CAIRO -- Thousands of riot police clubbed and arrested protesters and journalists yesterday as the Egyptian government clamped down on a demonstration organized to support pro-reform judges.
Carrying shields and sticks, police and plainclothes security officers flooded the streets of the capital in the morning, sealing off roads, closing subway stations, and waiting for protests to begin. As chanting bands of demonstrators attempted to coalesce into a street protest, the riot police swarmed. Men and women were dragged over asphalt, kicked, and beaten bloody. Many were forced into police vehicles and taken away.
Journalists attempting to cover the protest also came under attack. Among those assaulted were a Reuters photographer, a cameraman for Al-Jazeera, and a Los Angeles Times reporter.
''I've never seen the level of brutality I saw today," said Rabab Mahdi, a 31-year-old political science lecturer at American University in Cairo.
The attack on demonstrators was the latest eruption amid a general crackdown on Egypt's fledgling, grass-roots democracy movement. Despite the promises of political change and the air of relative liberty that gripped the country last year, Hosni Mubarak's regime now appears keen to silence, or at least quiet, dissent.
Dozens of opposition figures, including activists from the Muslim Brotherhood and antigovernment leftists, have been jailed.
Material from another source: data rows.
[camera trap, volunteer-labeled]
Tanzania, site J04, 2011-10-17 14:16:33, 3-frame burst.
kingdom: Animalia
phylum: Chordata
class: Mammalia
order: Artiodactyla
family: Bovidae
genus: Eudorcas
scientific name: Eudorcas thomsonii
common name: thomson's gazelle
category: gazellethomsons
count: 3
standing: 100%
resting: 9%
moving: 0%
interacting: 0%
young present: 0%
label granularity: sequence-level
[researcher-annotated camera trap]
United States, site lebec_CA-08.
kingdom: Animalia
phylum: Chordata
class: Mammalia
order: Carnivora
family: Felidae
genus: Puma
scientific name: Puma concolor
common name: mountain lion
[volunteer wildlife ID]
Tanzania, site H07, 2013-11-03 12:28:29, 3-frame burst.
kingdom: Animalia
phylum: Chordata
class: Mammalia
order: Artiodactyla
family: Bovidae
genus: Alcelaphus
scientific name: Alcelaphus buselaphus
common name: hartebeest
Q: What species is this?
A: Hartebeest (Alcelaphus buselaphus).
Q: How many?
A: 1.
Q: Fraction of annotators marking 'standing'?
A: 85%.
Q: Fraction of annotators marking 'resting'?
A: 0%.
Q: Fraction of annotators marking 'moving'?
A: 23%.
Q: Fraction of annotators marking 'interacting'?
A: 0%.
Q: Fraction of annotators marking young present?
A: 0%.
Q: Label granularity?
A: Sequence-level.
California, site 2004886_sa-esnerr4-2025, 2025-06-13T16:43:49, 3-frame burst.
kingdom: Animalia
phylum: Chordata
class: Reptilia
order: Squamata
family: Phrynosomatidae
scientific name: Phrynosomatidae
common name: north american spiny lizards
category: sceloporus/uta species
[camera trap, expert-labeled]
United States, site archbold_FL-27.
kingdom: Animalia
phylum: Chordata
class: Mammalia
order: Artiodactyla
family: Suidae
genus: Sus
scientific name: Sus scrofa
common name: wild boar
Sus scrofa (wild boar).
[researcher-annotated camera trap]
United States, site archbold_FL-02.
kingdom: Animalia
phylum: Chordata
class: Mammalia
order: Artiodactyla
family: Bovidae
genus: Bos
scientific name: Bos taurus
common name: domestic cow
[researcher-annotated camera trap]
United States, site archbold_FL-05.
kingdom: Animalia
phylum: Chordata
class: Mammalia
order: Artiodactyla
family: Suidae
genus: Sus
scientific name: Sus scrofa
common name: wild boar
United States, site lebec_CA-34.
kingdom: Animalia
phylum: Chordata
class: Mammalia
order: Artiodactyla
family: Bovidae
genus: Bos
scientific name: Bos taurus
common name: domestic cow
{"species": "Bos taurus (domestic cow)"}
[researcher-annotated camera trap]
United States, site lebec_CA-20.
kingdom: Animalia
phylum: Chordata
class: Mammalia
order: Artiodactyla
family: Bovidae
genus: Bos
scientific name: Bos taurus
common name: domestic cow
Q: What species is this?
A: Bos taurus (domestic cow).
More than 50 prodemocracy activists are held in the notorious Tora Prison, south of Cairo. They include prominent blogger Alaa Seif al-Islam, whose website has been publishing virulent anti-Mubarak writings and photographs. About 40 of the inmates are said to be carrying on a hunger strike to protest their prison conditions.
The Egyptian government has postponed for two years local elections that were to be held in April. It has renewed its controversial emergency law, which allows for arbitrary arrest and detention without charge. The lifting of the emergency law was a key promise in Mubarak's election campaign.
Attempts to reach Egyptian officials for comment yesterday were unsuccessful.
In Washington, the State Department strongly criticized the Egyptian government's actions.
''We are deeply concerned by reports of Egyptian government arrests and repression of demonstrators protesting election fraud and calling for an independent judiciary," State Department spokesman Sean McCormack said. ''Particularly troubling are reports of Egyptian police tactics against demonstrators and journalists covering the event that left many injured.
The demonstration was planned as a show of solidarity for two key leaders among Egypt's judges, who have accused the regime of election fraud. Judges Hisham Bastaweesi and Mahmoud Mekki have been accused of defaming the government for publicly accusing Mubarak's regime of fraud and abuse during last fall's parliamentary elections. The two were scheduled to appear before a disciplinary tribunal yesterday, but both refused to attend after their lawyers and supporters were barred from entering.
''Never has the judiciary been insulted, humiliated, and stepped on in the history of Egypt before," Bastaweesi said yesterday in a telephone interview. ''The government has lost all the respect it had. The Egyptian citizen is being dragged in the streets by security as if they were animals, not human beings."